Geschätzte 600 Milliarden Euro lagern Deutsche in verschwiegenen Ländern mit niedrigen Steuersätzen – etwa den Caymans, den Kanalinseln, Andorra, Monaco oder der Golfregion. Einen Großteil des Geldes bunkern Deutsche jedoch lieber in Nachbarländern wie Luxemburg, Österreich und der Schweiz, wo ebenfalls ein striktes Bankgeheimnis vor dem Zugriff ausländischer Steuerbehörden schützt. In der Schweiz etwa sind Bankdaten gesetzlich geschützt, Steuerhinterziehung gilt – anders als Steuerbetrug – nicht als Straftat, sondern nur als Ordnungwidrigkeit. In Österreich, wo das Bankgeheimnis Verfassungsrang besitzt, ist sogar eine richterliche Anordnung notwendig, um Kontodaten preisgeben zu können. In Deutschland hingegen, wo fast 40 verschiedene Steuern und rund 70.000 Steuervorschriften zu befolgen sind, ist das Bankgeheimnis praktisch aufgehoben (siehe Kasten).
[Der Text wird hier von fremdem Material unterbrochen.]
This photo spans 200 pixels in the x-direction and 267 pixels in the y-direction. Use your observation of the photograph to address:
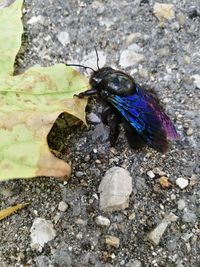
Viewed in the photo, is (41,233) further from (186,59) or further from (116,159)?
(186,59)

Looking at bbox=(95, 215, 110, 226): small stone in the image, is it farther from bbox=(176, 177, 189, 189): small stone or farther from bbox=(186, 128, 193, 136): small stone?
bbox=(186, 128, 193, 136): small stone

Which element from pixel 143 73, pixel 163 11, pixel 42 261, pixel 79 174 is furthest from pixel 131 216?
pixel 163 11

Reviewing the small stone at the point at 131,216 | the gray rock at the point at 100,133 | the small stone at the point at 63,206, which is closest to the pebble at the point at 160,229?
the small stone at the point at 131,216

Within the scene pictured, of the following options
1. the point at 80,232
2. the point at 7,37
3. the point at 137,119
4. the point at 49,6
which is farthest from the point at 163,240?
the point at 49,6

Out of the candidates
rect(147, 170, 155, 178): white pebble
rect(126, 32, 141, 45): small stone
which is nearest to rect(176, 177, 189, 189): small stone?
rect(147, 170, 155, 178): white pebble

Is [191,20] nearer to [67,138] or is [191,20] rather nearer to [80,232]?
[67,138]

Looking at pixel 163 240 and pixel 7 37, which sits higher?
pixel 7 37
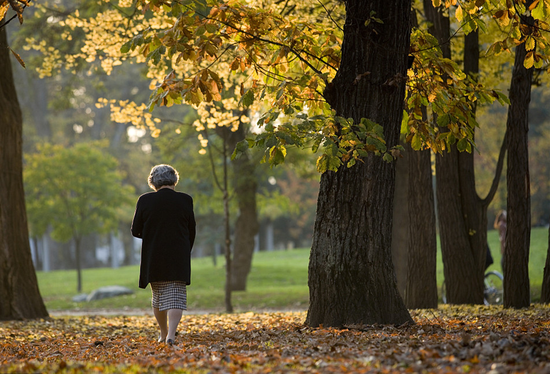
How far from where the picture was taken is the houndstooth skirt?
5.90m

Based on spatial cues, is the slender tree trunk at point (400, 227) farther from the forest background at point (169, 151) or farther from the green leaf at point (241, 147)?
the green leaf at point (241, 147)

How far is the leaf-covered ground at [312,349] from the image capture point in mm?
3953

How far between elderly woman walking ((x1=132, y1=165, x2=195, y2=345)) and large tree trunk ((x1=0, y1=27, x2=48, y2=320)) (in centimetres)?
475

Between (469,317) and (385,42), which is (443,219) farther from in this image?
(385,42)

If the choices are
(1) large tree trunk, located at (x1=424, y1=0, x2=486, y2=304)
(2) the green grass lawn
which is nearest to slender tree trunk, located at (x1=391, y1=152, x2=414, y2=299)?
(1) large tree trunk, located at (x1=424, y1=0, x2=486, y2=304)

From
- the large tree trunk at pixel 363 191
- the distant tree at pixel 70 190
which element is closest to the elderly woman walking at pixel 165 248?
the large tree trunk at pixel 363 191

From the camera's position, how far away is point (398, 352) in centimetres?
433

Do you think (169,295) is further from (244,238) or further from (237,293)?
(244,238)

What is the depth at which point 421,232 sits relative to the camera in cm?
950

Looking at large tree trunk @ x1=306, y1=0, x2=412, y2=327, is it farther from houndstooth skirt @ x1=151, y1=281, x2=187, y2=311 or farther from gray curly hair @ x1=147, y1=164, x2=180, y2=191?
gray curly hair @ x1=147, y1=164, x2=180, y2=191

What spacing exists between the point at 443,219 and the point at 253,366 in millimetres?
6467

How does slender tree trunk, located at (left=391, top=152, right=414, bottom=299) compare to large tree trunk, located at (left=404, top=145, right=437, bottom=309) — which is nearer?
large tree trunk, located at (left=404, top=145, right=437, bottom=309)

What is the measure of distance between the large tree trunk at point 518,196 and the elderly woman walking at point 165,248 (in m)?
4.90

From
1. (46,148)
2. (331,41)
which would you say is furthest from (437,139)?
(46,148)
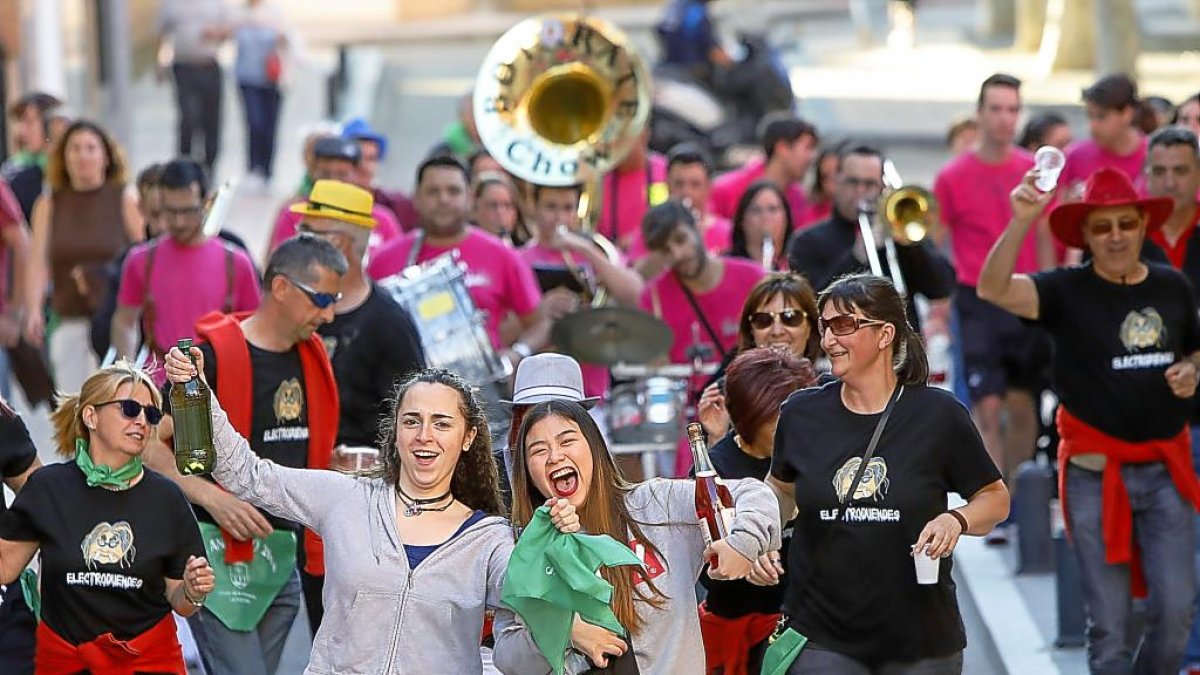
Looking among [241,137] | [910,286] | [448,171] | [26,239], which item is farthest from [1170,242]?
[241,137]

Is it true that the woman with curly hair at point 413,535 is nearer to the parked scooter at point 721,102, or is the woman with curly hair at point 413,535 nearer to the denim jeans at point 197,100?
the parked scooter at point 721,102

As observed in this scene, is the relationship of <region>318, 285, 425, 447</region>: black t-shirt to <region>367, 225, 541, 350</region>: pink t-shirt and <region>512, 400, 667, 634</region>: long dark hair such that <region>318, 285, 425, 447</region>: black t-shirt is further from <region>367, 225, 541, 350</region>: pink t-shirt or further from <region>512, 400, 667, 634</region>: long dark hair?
<region>512, 400, 667, 634</region>: long dark hair

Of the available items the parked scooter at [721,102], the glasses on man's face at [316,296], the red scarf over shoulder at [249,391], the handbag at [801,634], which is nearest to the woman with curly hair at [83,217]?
the red scarf over shoulder at [249,391]

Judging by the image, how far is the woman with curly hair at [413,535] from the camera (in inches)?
249

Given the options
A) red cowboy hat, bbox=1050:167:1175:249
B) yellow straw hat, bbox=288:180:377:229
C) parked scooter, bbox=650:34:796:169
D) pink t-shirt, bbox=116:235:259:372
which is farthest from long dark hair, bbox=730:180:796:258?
parked scooter, bbox=650:34:796:169

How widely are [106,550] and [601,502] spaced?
6.20ft

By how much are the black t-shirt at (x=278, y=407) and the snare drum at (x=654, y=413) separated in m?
2.61

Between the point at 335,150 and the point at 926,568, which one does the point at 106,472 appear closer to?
the point at 926,568

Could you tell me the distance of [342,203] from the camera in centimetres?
953

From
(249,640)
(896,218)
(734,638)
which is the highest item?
(896,218)

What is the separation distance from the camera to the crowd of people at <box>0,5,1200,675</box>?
642cm

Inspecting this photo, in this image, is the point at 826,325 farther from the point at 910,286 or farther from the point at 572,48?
the point at 572,48

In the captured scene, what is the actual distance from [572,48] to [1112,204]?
4761mm

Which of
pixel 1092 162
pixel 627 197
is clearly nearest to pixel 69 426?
pixel 1092 162
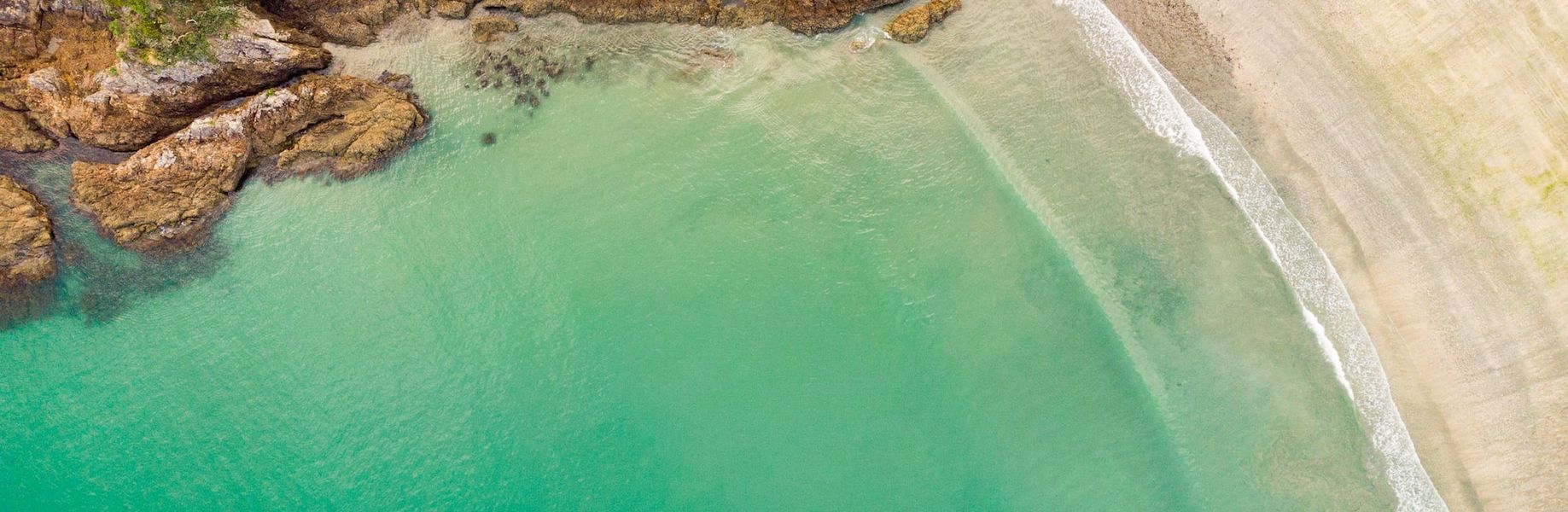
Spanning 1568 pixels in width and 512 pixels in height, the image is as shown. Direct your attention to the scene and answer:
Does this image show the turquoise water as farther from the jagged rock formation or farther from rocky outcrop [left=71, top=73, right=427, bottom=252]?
the jagged rock formation

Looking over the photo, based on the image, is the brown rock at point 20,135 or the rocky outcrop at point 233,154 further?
the rocky outcrop at point 233,154

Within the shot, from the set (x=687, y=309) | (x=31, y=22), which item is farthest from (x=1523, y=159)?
(x=31, y=22)

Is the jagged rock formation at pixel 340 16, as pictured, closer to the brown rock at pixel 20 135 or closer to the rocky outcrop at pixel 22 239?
the brown rock at pixel 20 135

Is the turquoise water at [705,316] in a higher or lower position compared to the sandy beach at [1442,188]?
higher

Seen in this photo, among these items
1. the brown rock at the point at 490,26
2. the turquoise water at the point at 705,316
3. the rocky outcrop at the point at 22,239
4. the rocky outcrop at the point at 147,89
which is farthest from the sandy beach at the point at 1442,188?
the rocky outcrop at the point at 22,239

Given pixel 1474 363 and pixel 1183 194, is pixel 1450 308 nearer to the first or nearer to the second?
pixel 1474 363

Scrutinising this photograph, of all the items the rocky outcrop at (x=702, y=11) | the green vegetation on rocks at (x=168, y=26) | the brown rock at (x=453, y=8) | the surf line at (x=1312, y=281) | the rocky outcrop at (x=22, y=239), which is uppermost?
the green vegetation on rocks at (x=168, y=26)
Stein des Anstoßes ist nun konkret, dass Österreich, Luxemburg und die Schweiz, aber auch Andorra, Monaco und andere Staaten, sich bisher weigerten, einen Mustervertrag der Organisation für wirtschaftliche Zusammenarbeit (OECD) anzuwenden, der den „Austausch aller Daten, die für die Besteuerung voraussichtlich relevant sind“ verlangt. Im Klartext bedeutet dies: Alle Staaten sollen auf Verlangen des Heimatlandes Konto- und Anlagedaten eines Steuerzahlers weitergeben. „Dies“, kritisiert Bormann, „öffnet der Willkür Tür und Tor, stellt alle unter einen Generalverdacht“.
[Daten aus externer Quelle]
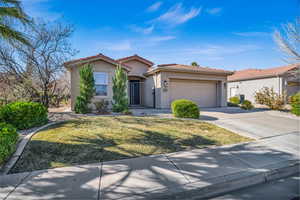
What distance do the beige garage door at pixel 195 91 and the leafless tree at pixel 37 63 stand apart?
29.2 ft

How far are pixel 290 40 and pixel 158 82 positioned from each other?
8398 millimetres

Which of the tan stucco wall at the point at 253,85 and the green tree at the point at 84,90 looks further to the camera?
the tan stucco wall at the point at 253,85

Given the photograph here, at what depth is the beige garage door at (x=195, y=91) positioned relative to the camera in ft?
42.1

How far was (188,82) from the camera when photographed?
13.2 metres

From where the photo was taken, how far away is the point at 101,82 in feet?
34.9

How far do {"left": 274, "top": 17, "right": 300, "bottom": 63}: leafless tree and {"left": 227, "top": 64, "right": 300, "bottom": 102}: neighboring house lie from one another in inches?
312

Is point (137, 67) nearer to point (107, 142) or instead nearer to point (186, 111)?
point (186, 111)

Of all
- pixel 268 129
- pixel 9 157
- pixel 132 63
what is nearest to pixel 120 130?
pixel 9 157

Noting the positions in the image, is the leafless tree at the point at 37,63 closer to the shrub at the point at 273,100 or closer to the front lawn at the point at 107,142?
the front lawn at the point at 107,142

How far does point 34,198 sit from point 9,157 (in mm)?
2042

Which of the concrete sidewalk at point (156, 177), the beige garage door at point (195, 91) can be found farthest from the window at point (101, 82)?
the concrete sidewalk at point (156, 177)

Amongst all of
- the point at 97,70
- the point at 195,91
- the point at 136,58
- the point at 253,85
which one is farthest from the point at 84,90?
the point at 253,85

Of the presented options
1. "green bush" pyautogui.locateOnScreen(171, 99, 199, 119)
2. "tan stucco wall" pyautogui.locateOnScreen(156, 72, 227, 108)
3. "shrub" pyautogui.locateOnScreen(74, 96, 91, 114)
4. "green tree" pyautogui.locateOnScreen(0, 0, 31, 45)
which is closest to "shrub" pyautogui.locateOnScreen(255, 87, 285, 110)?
"tan stucco wall" pyautogui.locateOnScreen(156, 72, 227, 108)

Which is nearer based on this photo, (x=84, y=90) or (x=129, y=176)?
(x=129, y=176)
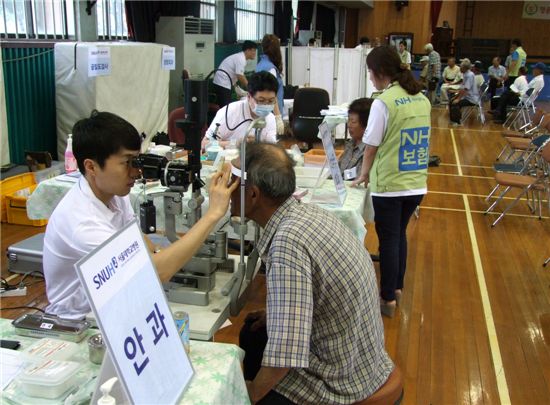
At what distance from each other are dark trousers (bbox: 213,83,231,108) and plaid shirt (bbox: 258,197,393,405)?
20.0ft

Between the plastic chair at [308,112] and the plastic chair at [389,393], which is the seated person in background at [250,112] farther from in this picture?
the plastic chair at [308,112]

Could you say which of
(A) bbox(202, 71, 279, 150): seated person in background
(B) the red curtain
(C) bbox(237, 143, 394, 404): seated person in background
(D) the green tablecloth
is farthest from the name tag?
(B) the red curtain

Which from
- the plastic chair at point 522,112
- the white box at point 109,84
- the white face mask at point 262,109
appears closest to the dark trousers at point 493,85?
the plastic chair at point 522,112

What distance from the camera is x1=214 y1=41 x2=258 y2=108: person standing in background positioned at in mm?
7348

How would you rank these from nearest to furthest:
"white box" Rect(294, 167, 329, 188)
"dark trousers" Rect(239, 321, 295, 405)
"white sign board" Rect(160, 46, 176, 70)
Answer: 1. "dark trousers" Rect(239, 321, 295, 405)
2. "white box" Rect(294, 167, 329, 188)
3. "white sign board" Rect(160, 46, 176, 70)

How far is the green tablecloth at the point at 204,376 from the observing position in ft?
3.80

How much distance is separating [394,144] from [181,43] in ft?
17.4

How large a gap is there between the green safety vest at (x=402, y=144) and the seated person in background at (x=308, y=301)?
1.40 metres

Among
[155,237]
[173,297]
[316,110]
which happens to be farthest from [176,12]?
[173,297]

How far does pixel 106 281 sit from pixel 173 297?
2.25ft

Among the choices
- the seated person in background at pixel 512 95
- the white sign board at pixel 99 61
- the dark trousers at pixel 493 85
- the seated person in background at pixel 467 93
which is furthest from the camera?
the dark trousers at pixel 493 85

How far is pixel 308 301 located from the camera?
1283 mm

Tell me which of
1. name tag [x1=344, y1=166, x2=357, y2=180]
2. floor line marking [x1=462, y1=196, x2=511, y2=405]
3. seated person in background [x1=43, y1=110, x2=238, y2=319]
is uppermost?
seated person in background [x1=43, y1=110, x2=238, y2=319]

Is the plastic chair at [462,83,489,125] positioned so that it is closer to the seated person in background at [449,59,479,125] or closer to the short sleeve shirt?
the seated person in background at [449,59,479,125]
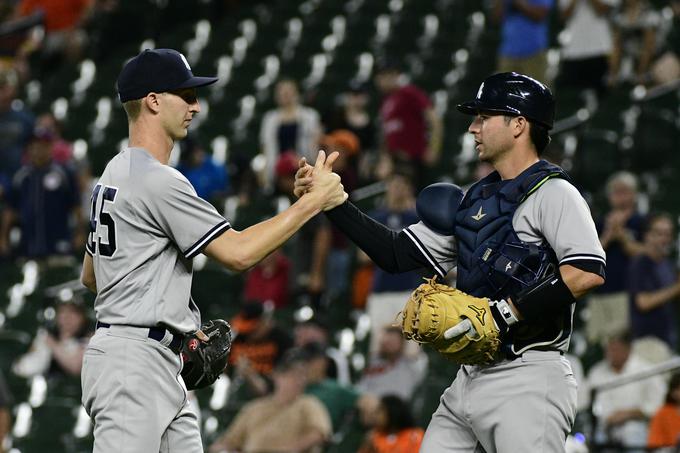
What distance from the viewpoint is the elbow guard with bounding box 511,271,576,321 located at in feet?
17.1

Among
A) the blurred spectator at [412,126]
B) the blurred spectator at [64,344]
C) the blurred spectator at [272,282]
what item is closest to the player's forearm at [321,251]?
the blurred spectator at [272,282]

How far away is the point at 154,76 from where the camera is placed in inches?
213

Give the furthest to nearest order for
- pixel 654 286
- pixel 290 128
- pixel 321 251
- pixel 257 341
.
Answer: pixel 290 128
pixel 321 251
pixel 257 341
pixel 654 286

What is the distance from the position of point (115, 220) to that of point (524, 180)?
4.88 feet

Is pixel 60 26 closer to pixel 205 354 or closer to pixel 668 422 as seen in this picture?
pixel 668 422

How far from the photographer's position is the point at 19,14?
16719 millimetres

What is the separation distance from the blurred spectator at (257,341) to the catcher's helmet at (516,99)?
196 inches

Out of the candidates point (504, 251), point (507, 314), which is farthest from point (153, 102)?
point (507, 314)

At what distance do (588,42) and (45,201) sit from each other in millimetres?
4824

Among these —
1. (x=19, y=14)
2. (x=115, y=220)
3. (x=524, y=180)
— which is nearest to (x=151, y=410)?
(x=115, y=220)

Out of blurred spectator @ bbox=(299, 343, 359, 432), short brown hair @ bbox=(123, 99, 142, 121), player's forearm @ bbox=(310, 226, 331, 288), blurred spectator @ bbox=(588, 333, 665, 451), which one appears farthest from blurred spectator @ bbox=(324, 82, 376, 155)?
short brown hair @ bbox=(123, 99, 142, 121)

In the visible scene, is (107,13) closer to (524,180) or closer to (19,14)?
(19,14)

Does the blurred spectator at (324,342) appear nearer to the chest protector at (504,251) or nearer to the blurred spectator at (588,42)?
the blurred spectator at (588,42)

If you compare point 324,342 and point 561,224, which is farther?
point 324,342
Doch Steinbrück drängt zum Handeln. Die bloße Ankündigung einer Zusammenarbeit reiche nicht, bestätigte eine Sprecher des Finanzministeriums. „Wir wollen Taten sehen“, schließlich sei „jeder hinterzogene Euro bekämpfenswert.“

„DIE KARAWANE ZIEHT WEITER“

Hans-Peter Merten, Autor des Buches „Steueroasen 2009“, beruhigt indessen: Neue bilaterale Gesetze brauchten ihre Zeit. Zu grenzübergreifenden Informationsströmen könne es erst kommen, wenn die Doppelbesteuerungs-Abkommen neu verhandelt würden beziehungsweise die Zinsrichtlinie korrigiert sei, die es Belgien, Luxemburg, Österreich und der Schweiz erlaubt, Quellensteuern statt Kontodaten weiterzuleiten. Merten geht zudem davon aus, dass „die Karawane weiterziehen wird“. Länder mit diskreten Banken und attraktiven Steuersätzen, in denen auch völlig legal Steuern gespart werden könnten, werde es immer geben. Auch Irland, Zypern, Großbritannien, Monaco, die Caymans, die Jungferninseln, Malaysia oder Panama böten Alternativen. Professionell arbeiteten auch die Banken in manchen Golfstaaten. Überlegen müsse sich ein Anleger jedoch, ob der Aufwand eines Geldtransfers im Verhältnis zur gesparten Steuerlast stehe.

Und noch ein Problem haben Hinterzieher: Wer Geld nach Deutschland transferieren möchte, müsse erklären, woher es kommt. Anwalt Bormann empfiehlt Steuersündern hingegen eine Selbstanzeige. Sie ebnet den Weg in die Steuerehrlichkeit, wenn sich der Steuersünder vor einer Entdeckung der Tat an die Behörden wendet, Konten offenlegt und gesparte Steuern der letzten zehn Jahre plus Hinterziehungszinsen zurückzahlt.